[Begin EXERCISE INPUTS]
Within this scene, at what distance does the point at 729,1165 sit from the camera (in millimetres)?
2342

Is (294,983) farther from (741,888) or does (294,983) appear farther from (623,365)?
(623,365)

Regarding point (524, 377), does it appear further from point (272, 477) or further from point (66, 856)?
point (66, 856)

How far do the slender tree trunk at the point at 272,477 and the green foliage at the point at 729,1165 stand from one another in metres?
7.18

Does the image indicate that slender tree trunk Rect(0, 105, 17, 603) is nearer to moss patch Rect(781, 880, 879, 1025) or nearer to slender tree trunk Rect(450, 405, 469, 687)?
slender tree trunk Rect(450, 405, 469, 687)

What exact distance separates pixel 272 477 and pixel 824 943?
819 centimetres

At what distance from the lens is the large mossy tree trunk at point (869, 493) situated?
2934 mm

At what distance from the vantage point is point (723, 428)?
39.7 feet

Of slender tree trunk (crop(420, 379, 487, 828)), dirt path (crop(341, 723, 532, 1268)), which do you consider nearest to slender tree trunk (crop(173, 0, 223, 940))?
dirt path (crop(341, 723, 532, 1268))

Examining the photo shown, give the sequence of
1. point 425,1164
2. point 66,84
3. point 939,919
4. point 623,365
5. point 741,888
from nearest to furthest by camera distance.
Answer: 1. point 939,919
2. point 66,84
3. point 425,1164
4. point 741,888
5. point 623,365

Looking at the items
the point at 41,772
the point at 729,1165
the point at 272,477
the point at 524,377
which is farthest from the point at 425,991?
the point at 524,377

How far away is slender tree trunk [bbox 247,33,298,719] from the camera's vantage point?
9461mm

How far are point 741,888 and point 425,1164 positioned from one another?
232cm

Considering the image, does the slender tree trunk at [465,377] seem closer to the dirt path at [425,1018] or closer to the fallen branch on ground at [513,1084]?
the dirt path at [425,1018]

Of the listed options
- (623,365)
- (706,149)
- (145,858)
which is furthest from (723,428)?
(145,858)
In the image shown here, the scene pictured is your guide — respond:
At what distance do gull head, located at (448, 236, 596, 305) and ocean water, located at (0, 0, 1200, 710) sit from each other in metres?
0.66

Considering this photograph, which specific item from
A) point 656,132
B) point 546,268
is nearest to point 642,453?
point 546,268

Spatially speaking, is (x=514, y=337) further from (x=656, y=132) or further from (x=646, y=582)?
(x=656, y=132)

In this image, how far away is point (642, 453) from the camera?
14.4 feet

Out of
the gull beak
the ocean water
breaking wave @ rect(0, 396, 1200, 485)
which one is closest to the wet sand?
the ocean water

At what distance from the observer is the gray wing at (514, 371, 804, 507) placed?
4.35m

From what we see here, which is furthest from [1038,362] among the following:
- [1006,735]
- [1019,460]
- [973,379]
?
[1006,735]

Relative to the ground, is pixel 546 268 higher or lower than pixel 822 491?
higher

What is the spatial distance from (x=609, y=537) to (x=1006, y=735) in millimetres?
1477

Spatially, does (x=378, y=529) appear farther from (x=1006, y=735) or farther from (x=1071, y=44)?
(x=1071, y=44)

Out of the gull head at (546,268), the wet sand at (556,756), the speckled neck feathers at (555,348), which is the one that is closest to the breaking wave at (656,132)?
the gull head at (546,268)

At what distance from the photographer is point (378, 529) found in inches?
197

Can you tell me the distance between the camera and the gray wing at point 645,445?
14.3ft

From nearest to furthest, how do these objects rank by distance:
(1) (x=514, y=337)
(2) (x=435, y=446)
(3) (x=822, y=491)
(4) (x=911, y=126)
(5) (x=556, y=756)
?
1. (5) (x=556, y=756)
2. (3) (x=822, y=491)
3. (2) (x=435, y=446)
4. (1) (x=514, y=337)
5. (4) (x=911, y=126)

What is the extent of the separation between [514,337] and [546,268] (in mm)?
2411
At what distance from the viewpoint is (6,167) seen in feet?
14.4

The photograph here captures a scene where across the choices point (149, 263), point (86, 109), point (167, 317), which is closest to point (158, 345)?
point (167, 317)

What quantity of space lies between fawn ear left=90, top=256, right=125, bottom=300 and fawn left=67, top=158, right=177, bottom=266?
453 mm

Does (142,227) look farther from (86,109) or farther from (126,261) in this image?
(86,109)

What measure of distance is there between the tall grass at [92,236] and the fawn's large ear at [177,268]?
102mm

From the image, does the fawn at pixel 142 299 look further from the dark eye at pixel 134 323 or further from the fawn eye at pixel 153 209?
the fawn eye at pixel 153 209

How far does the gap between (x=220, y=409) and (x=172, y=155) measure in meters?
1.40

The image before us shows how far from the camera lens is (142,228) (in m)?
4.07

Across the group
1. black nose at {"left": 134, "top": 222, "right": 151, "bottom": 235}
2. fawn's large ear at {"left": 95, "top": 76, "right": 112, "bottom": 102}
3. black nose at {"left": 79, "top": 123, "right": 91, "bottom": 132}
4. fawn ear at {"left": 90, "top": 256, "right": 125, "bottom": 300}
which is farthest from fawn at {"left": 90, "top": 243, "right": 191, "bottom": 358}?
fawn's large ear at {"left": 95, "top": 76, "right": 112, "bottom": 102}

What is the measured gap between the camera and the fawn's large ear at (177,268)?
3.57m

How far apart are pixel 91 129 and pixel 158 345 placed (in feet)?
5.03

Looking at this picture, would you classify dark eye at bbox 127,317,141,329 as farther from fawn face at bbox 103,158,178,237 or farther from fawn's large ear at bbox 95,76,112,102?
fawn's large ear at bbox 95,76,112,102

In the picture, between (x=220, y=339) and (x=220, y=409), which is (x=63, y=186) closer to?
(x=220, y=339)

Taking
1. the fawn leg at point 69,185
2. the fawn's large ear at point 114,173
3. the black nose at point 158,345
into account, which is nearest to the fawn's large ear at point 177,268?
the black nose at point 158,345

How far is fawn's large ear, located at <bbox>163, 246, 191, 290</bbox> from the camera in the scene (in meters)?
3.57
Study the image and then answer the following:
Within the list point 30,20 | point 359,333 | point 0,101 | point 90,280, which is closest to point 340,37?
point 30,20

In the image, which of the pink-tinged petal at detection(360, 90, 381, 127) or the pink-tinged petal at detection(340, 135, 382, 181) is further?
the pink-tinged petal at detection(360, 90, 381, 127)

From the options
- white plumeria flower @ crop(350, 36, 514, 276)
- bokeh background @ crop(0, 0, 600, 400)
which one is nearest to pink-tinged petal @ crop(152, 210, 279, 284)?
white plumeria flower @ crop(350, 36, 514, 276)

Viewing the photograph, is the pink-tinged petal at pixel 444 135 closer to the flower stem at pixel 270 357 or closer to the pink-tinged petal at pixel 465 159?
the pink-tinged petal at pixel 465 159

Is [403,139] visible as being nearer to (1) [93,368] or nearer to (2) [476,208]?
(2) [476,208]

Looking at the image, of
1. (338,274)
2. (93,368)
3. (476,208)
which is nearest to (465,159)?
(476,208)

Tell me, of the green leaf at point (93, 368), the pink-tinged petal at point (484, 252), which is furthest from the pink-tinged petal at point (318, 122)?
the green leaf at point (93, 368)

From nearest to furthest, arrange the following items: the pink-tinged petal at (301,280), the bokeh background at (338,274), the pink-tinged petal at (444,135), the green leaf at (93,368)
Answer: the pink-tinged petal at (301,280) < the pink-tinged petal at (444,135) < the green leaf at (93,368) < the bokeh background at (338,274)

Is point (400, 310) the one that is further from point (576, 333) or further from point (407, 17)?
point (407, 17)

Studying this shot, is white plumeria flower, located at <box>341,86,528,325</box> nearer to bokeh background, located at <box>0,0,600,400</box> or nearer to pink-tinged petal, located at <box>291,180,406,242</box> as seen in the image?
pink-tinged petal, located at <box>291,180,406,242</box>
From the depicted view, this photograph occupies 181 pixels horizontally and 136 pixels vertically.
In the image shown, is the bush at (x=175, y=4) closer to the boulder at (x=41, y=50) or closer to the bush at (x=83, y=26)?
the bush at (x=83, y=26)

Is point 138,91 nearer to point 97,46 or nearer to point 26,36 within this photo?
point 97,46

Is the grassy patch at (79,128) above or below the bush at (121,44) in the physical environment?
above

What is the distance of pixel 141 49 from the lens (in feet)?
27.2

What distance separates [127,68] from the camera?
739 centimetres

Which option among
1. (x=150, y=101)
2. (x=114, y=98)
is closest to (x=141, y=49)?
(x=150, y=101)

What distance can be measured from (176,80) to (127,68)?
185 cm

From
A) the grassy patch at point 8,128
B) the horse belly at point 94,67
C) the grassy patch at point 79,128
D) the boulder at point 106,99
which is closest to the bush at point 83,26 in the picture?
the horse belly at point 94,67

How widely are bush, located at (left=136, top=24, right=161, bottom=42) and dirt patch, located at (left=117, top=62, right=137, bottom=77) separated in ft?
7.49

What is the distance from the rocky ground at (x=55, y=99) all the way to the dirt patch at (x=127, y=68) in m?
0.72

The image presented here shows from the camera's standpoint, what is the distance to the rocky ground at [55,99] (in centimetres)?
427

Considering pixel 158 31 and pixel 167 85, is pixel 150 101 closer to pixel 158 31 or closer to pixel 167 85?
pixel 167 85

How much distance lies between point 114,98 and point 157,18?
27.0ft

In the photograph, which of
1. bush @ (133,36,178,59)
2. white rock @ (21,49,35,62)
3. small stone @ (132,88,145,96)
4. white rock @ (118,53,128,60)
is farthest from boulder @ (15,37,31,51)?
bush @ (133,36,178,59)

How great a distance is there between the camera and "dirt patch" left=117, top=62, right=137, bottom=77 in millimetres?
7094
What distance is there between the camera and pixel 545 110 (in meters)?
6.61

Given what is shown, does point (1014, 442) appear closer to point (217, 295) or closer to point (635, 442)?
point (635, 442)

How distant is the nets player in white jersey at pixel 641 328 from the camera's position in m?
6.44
[End EXERCISE INPUTS]
#### TASK DESCRIPTION:
Everything from the line containing "The image presented" to the end of the records must be written out exactly; include both of those lines and no others.

#### PROBLEM SOLUTION:
The image presented here shows from the camera's standpoint, what is the distance to the rocky ground at [55,99] (in centimetres)?
427

Considering pixel 158 31 and pixel 167 85, is pixel 150 101 closer to pixel 158 31 or closer to pixel 167 85?
pixel 167 85

How much distance lies between point 114,98 and point 157,18?
27.0ft

In the photograph, which of
1. bush @ (133,36,178,59)
2. white rock @ (21,49,35,62)
3. small stone @ (132,88,145,96)
4. white rock @ (118,53,128,60)
is farthest from boulder @ (15,37,31,51)?
bush @ (133,36,178,59)

How great a distance is there between the camera and "dirt patch" left=117, top=62, right=137, bottom=77 in millimetres?
7094
What distance is there between the camera and pixel 545 110 (in meters)?
6.61

Given what is shown, does point (1014, 442) appear closer to point (217, 295) or closer to point (635, 442)?
point (635, 442)

How distant is the nets player in white jersey at pixel 641 328 from the camera's position in m?
6.44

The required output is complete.